When he picked up on the suspicion in her tone, Hazar laid a reassuring hand on her shoulder. “Nobody said anything you need to be concerned about. Small things, really, that don’t mean anything until you put them together and in the same context. King Zarkon’s not exactly high on Throk’s list of people to please these days; the only time he mentions him at all is to complain about how he hogs the lazon and resources in the Denubian fighting the lion Voltron.”
Lilian was not convinced. “And yet here
you are. Don’t tell me you’re the only Drule in the galaxy
clever enough to figure it out?”
“I’ve heard remarks,” Hazar went on to explain. “Offhand comments about how it would rile ‘him’ but good if you showed up one day alive and well from living it up on a backwater planet all these years. Jokes that Zarkon of Doom doesn’t dare remarry in case his wife shows up from beyond to give him what for. Comments that he’d better heed the Council lest they bring him a ‘surprise’ from Dreska.”
The former queen of Doom’s eyes went wide. “Throk said that?”
“I doubt Nerok and Durak had any idea what he was talking about. They probably thought it was something to do with the lazon mine and the contracted research going on here. That’s what I thought until something clicked when I’d been ruminating on the fact that they waste all their time mining lazon for war machines when they should be looking for a new planet, and I overheard some local soldiers talking about a pale human noblewoman in this part of the city. That was when I remembered the other comments.” He gave her a pointed look. “After all, how many humans of high station wind up on a world like this in the Drule Empire? Solitary light-haired women at that?”

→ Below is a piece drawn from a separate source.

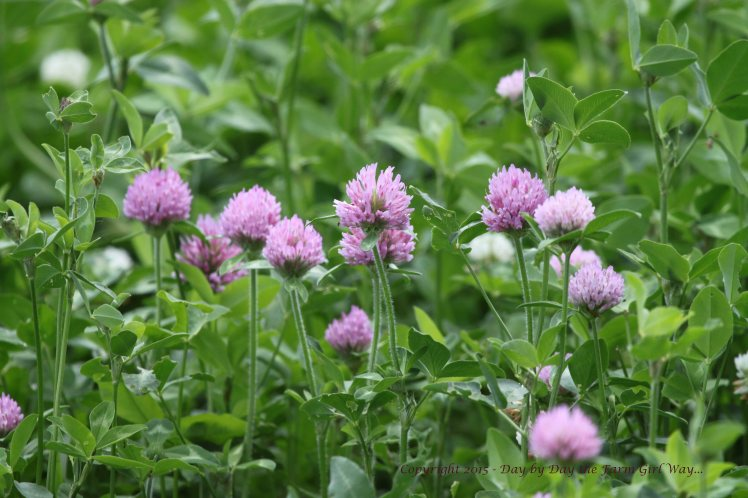 Daisy's clover patch is beautiful after so much spring rain!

A smile tugged at her lips. “You thought of me so quickly? I’m flattered. I must’ve made quite an impression on you at those Drule Council meetings back in the day.”
The egotistical reaction elicited a chortle from Hazar. “It’s nice to see that forced exile hasn’t hampered your self-esteem any.”
It was Lilian’s turn to be amused. “Ooh, you’ve become quite sarcastic, haven’t you, Hazar? I can see years of political schmoozing have left their mark on you.”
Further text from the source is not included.